## GIVEN REQUEST
Copy out, word for word, the lines running from the line with "Of the options" through the end of the records, leaving out the pictures.

Begin

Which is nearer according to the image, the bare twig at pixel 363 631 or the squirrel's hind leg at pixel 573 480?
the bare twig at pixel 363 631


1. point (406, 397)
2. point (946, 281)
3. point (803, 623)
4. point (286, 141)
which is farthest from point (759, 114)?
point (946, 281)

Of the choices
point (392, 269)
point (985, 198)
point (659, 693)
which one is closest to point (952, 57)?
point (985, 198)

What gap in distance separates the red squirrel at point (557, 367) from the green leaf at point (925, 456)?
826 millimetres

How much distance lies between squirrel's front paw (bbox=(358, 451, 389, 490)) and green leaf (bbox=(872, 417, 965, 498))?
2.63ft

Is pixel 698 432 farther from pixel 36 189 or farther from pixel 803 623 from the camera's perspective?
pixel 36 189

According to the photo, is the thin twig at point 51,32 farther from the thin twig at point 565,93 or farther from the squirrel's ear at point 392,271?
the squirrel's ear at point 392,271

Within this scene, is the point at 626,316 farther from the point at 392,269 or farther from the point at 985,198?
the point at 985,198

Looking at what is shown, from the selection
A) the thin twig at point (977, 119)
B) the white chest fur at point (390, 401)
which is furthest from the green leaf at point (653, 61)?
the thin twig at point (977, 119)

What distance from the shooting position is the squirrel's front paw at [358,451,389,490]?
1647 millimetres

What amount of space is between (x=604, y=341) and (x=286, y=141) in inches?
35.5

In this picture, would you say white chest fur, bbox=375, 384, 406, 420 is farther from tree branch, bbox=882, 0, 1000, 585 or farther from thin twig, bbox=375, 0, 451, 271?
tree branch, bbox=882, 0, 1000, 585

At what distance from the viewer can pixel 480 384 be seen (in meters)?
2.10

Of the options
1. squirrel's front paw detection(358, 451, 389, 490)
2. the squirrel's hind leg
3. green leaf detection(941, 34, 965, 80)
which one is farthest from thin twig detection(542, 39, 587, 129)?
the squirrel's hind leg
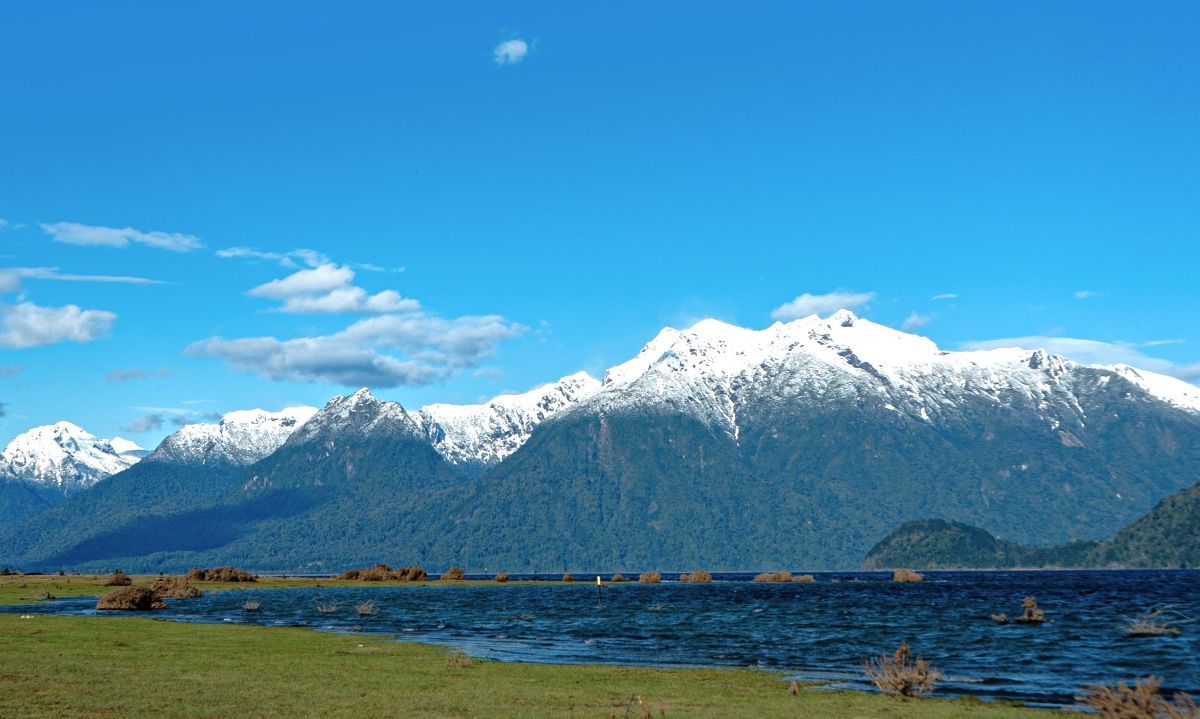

End

## FULL ANSWER
Of the options
1. squirrel's front paw detection(358, 451, 389, 490)
2. the squirrel's hind leg
3. green leaf detection(941, 34, 965, 80)
which one is farthest from thin twig detection(542, 39, 587, 129)?
the squirrel's hind leg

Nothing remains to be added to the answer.